Supplied passage —
------------
- As per a recent paper published in PLOS Neglected Tropical Diseases, Kala Azar disease has been eliminated from Vaishali, a district in Bihar where the disease is highly endemic.
- Note: A disease is considered to be eliminated when the annual cases of the disease are reduced to less than 1 case per 10,000 people at the sub-district or block level. Eradication of the disease would mean that there are zero cases.
About: Kala Azar or visceral leishmaniasis (VL)
- Kala-azar or visceral leishmaniasis (VL) is a parasitic disease of the viscera (the internal organs, particularly the liver, spleen, bone marrow and lymph nodes).
- The term kala-azar comes from India where it is the Hindi for black fever. The disease is also known as Indian leishmaniasis, visceral leishmaniasis, leishmania infection, dumdum fever, black sickness, and black fever.
- It is caused by a protozoan Leishmania parasite and is transmitted to humans by the bite of infected female sandflies.
- On average, the sand flies that transmit the parasite are only about one fourth the size of mosquitoes or even smaller.
Signs and symptoms:
- Some people have a silent infection, without any symptoms or signs.
- People who develop symptoms of infection usually have fever, weight loss, enlargement (swelling) of the spleen and liver.
- People may have low blood counts, including a low red blood cell count, a low white blood cell count, and a low platelet count.
- Without proper diagnosis and treatment, the disease is associated with high fatality (deaths).
------------
Source information —
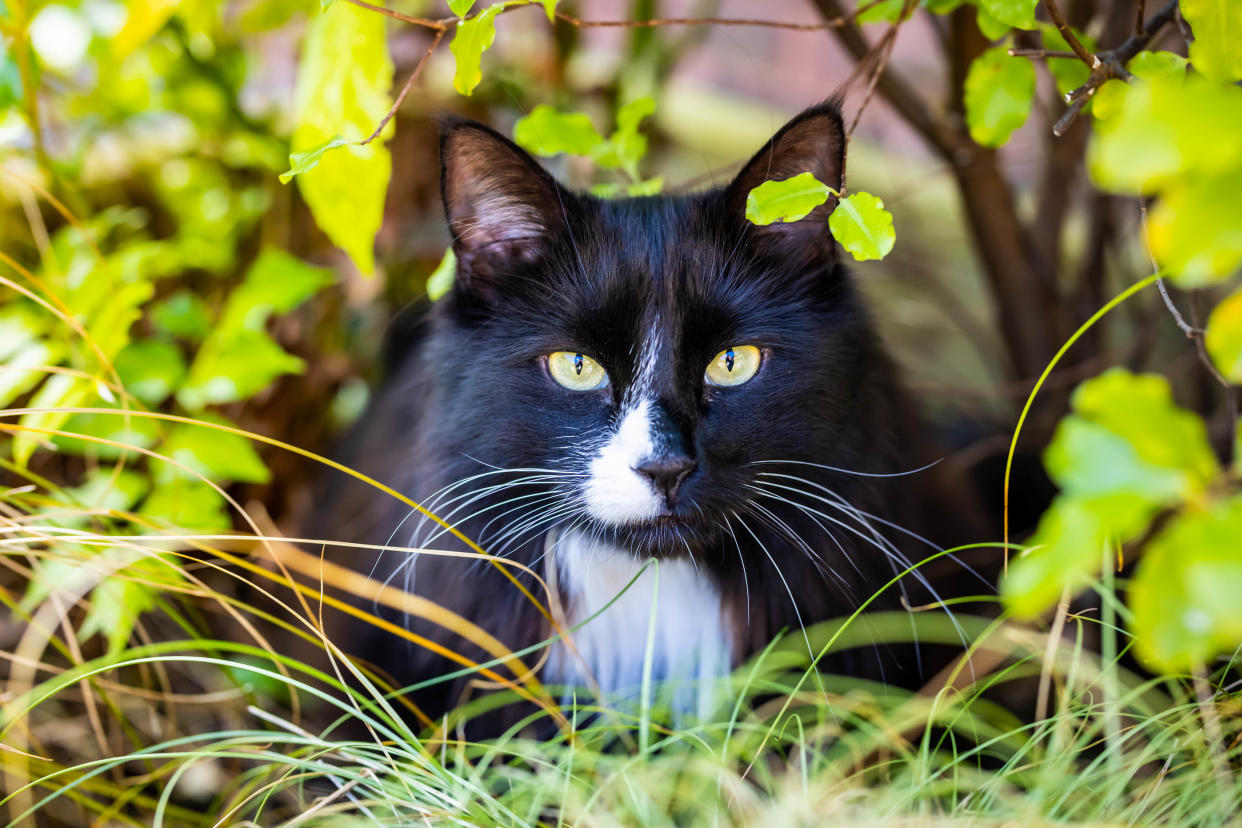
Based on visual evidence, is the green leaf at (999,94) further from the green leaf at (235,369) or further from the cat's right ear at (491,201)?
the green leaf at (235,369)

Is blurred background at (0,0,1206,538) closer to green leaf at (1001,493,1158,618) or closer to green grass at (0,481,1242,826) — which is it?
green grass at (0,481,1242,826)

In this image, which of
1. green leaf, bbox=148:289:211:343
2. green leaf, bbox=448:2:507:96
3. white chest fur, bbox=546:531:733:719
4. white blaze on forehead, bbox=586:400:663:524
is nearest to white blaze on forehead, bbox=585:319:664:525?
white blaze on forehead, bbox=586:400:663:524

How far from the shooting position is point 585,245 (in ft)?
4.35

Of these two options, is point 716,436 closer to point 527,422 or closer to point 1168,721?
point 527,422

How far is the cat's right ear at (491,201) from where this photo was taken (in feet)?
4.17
------------
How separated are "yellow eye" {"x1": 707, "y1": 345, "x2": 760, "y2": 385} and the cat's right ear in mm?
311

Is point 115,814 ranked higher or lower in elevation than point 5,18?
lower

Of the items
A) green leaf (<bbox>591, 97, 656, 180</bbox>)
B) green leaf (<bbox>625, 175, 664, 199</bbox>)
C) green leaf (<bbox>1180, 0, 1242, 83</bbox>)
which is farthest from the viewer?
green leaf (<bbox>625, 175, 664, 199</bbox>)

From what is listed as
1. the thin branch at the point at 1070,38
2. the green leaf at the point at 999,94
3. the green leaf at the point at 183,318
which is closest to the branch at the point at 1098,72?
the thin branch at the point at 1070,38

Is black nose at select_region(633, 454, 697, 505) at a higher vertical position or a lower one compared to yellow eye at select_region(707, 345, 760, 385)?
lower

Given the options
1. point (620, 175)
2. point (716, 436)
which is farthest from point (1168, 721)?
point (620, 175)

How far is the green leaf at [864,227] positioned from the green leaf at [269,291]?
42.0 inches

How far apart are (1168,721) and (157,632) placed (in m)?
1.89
------------
What you need to do —
**a)** Check each statement against the passage on kala-azar and answer yes or no, quoting the words of the passage that settle it. (i) Eradicating the disease would mean there are zero cases. (ii) The parasite is passed to humans by the bite of infected male sandflies. (iii) Everyone who is infected shows symptoms.
**b)** Carry on the passage on kala-azar from its last sentence, keeping its form of short points under headings.

Answers per task —
**a)**
(i) Yes: "Eradication of the disease would mean that there are zero cases."
(ii) No: "transmitted to humans by the bite of infected female sandflies."
(iii) No: "Some people have a silent infection, without any symptoms or signs."

**b)**
Incidence of the disease:
- According to the World Health Organisation (WHO), globally, about 7 to 10 lakh new cases occur annually.
- India accounts for about two-thirds of the total global cases, and the disease is endemic to Bihar, Jharkhand, Uttar Pradesh and West Bengal.
- More than 90% of the global burden of visceral leishmaniasis (VL) was contributed by seven countries in 2015: Brazil, Ethiopia, India, Kenya, Somalia, South Sudan and Sudan
- An initiative was launched by WHO to eliminate VL as a public health problem from the South East Asia region by 2020. The deadline has now been extended to 2023.
Parasitic infections in Humans:
- A parasite is an organism that lives in another organism, called the host, and often harms it. It depends on its host for survival.
- Protozoa is one of the three main classes of parasites that can cause disease in humans.
- Protozoa are microscopic, one-celled organisms.
- They are able to multiply in humans, which contributes to their survival and also leads to serious infections.
- Transmission of protozoa that live in a human’s intestine to another human typically occurs through a faecal-oral route (for example, contaminated food or water or person-to-person contact).
- Protozoa that live in the blood or tissue of humans are transmitted to other humans by a vector (for example, through the bite of a mosquito or sand fly).
- India accounts for about two-thirds of the total global cases of Kala-azar or Visceral leishmaniasis (VL), and the disease is endemic to Bihar, Jharkhand, Uttar Pradesh and West Bengal.
- An initiative was launched by WHO to eliminate the disease as a public health problem from the South East Asia region by 2020 (later extended to 2023).
- In a recent paper, a team from RMRI Patna (an institute of ICMR) published the success story of how their efforts helped eliminated the disease from Vaishali, a district in Bihar where the disease is highly endemic.
- The team also implemented its strategy in other districts of Bihar where the disease is highly endemic, namely Saran and Siwan, which led to about 48% reduction in cases within a year.
Details of the elimination programme in Vaishali:
- With an area of around 2,000 square kilometres, Vaishali has a population of over 35 lakh and about 22% in the district got affected by Kala-azar or visceral leishmaniasis (VL) each year.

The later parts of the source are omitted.